Below are records to transcribe exactly, without their pictures.

[Saved data entries]
──────────
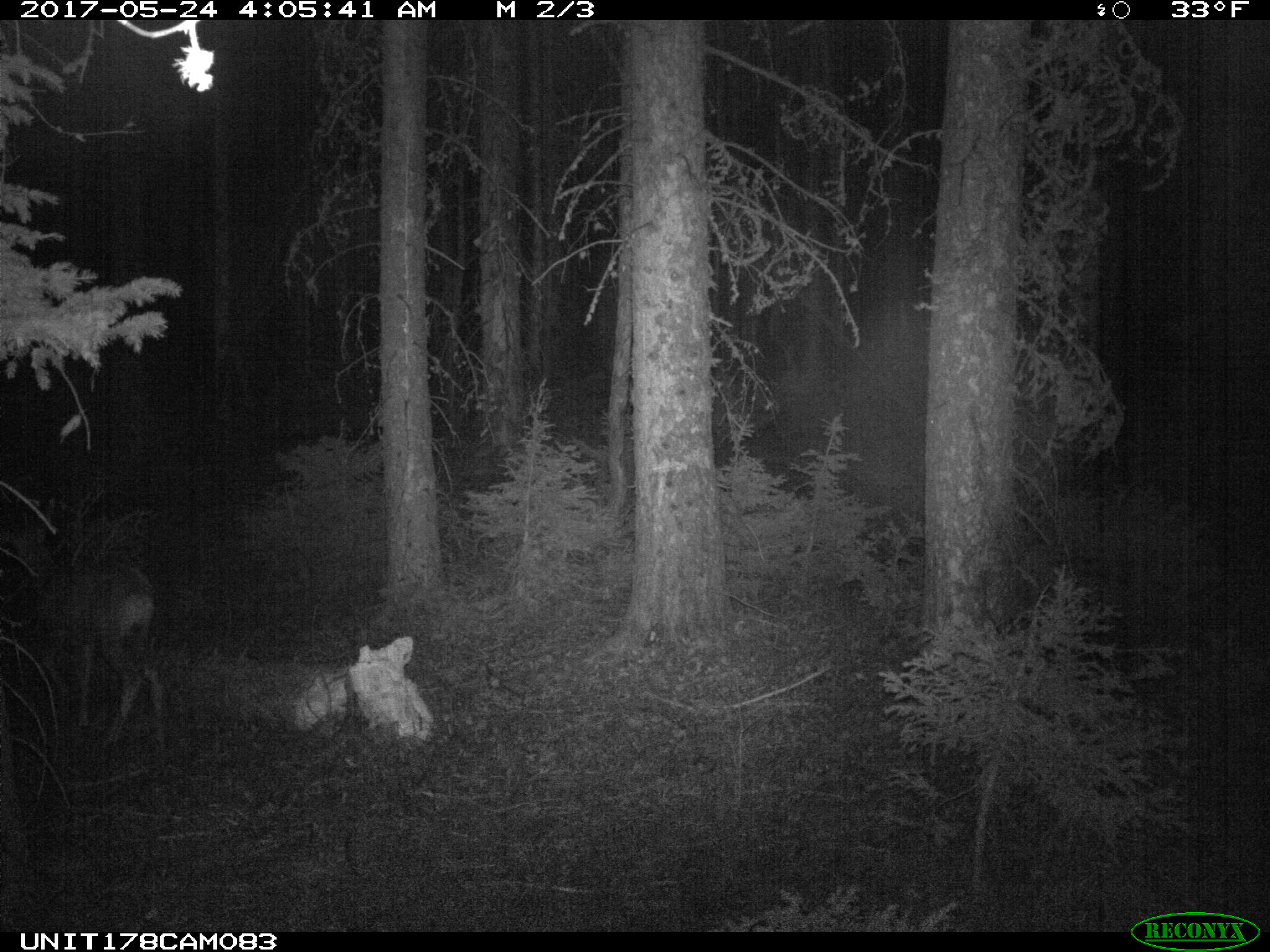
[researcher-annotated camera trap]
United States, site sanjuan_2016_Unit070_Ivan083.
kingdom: Animalia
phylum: Chordata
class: Mammalia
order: Artiodactyla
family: Cervidae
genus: Odocoileus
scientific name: Odocoileus hemionus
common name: mule deer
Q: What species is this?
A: Odocoileus hemionus (mule deer).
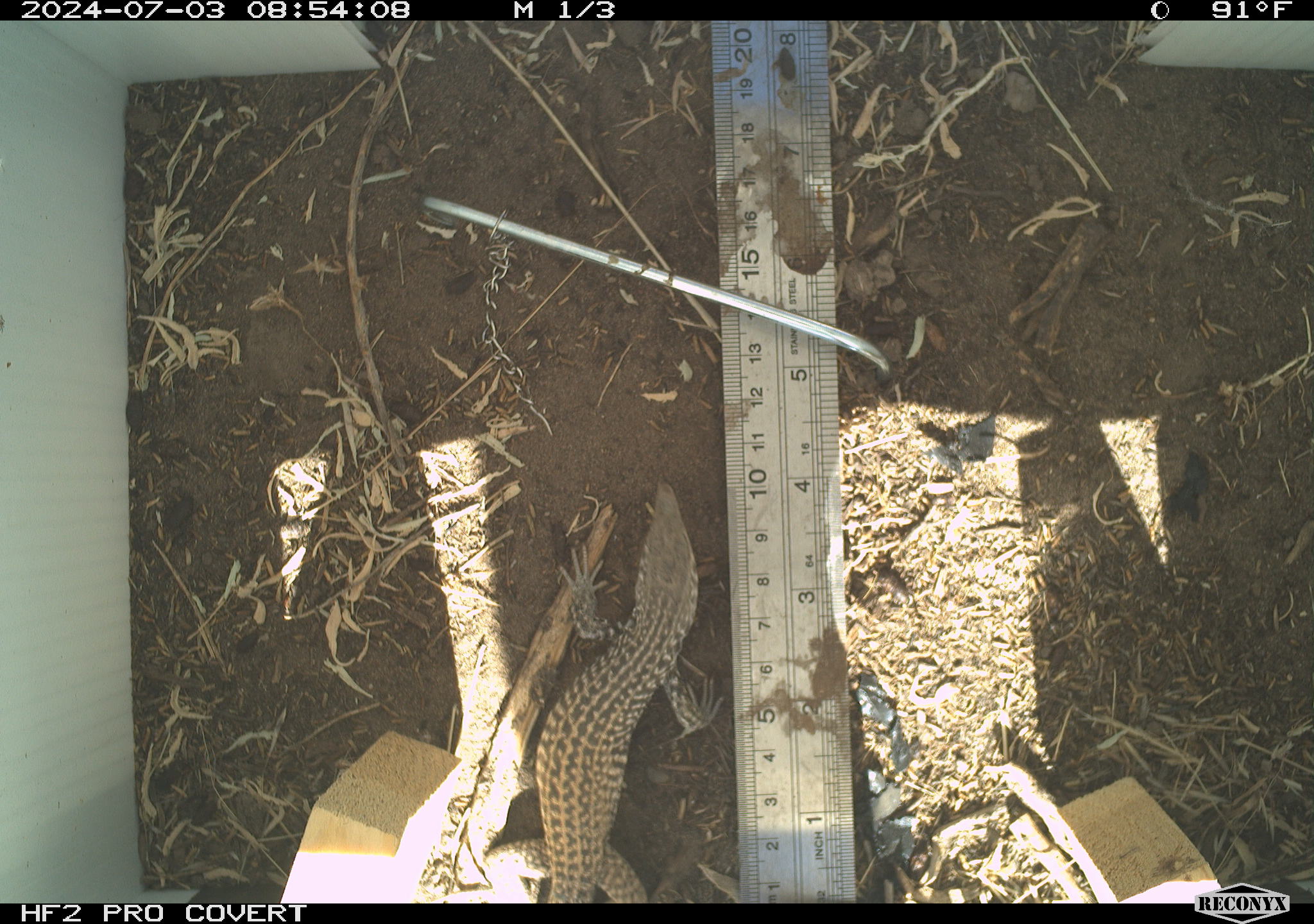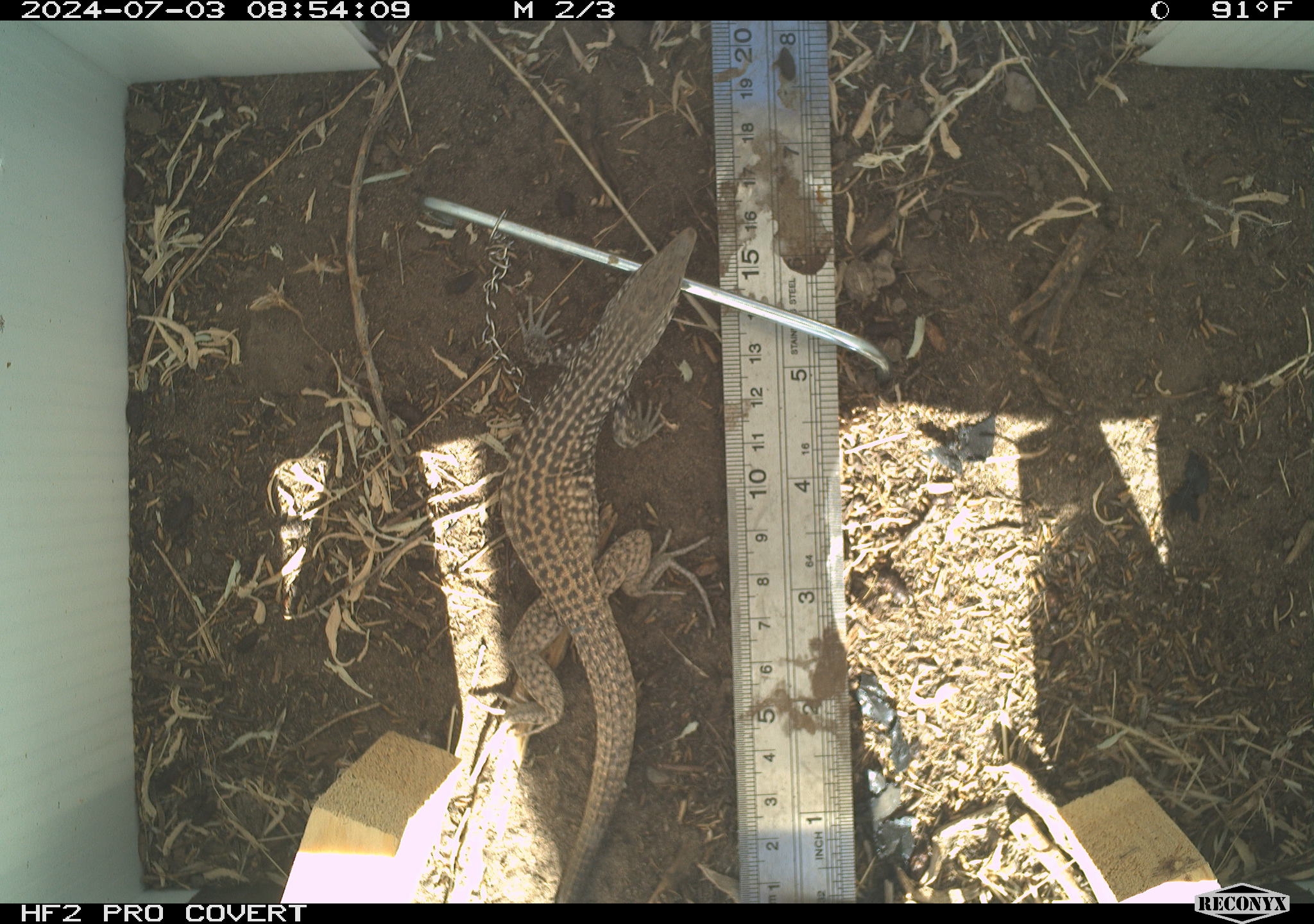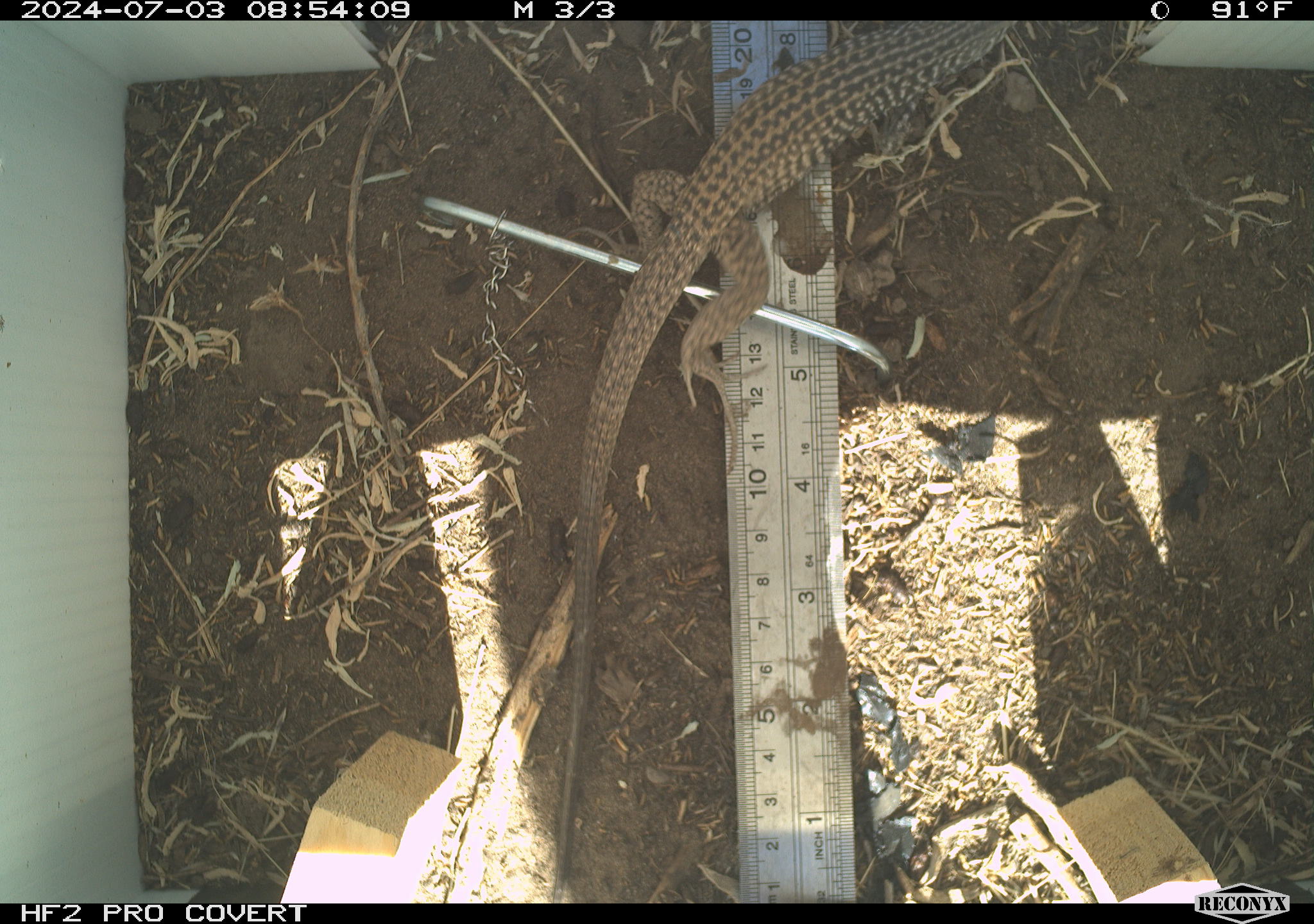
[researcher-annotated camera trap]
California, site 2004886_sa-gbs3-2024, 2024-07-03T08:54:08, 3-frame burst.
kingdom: Animalia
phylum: Chordata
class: Reptilia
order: Squamata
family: Teiidae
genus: Aspidoscelis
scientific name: Aspidoscelis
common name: whiptail lizards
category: aspidoscelis species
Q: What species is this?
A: Aspidoscelis species (whiptail lizards) (Aspidoscelis).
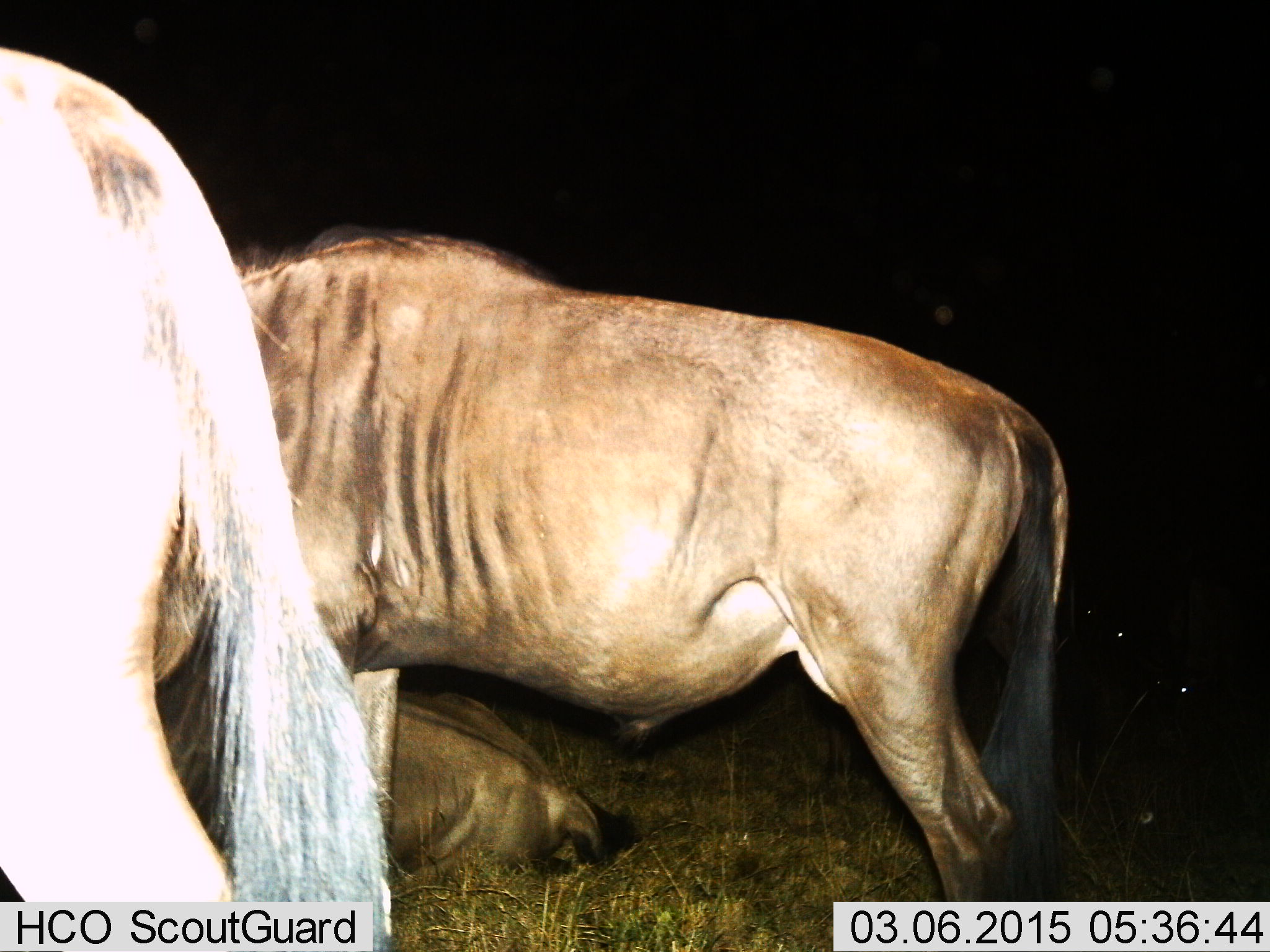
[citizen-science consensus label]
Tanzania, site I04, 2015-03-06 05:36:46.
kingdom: Animalia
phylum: Chordata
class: Mammalia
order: Artiodactyla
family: Bovidae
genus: Connochaetes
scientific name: Connochaetes taurinus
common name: blue wildebeest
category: wildebeest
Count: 3.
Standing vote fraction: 80%.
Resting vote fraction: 100%.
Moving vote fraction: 10%.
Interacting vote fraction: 0%.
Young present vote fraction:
──────────
- Result of this task
[researcher-annotated camera trap]
United States, site sanjuan_2016_Unit070_Ivan083.
kingdom: Animalia
phylum: Chordata
class: Mammalia
order: Artiodactyla
family: Cervidae
genus: Odocoileus
scientific name: Odocoileus hemionus
common name: mule deer
Q: What species is this?
A: Odocoileus hemionus (mule deer).
[researcher-annotated camera trap]
California, site 2004886_sa-gbs3-2024, 2024-07-03T08:54:08, 3-frame burst.
kingdom: Animalia
phylum: Chordata
class: Reptilia
order: Squamata
family: Teiidae
genus: Aspidoscelis
scientific name: Aspidoscelis
common name: whiptail lizards
category: aspidoscelis species
Q: What species is this?
A: Aspidoscelis species (whiptail lizards) (Aspidoscelis).
[citizen-science consensus label]
Tanzania, site I04, 2015-03-06 05:36:46.
kingdom: Animalia
phylum: Chordata
class: Mammalia
order: Artiodactyla
family: Bovidae
genus: Connochaetes
scientific name: Connochaetes taurinus
common name: blue wildebeest
category: wildebeest
Count: 3.
Standing vote fraction: 80%.
Resting vote fraction: 100%.
Moving vote fraction: 10%.
Interacting vote fraction: 0%.
Young present vote fraction:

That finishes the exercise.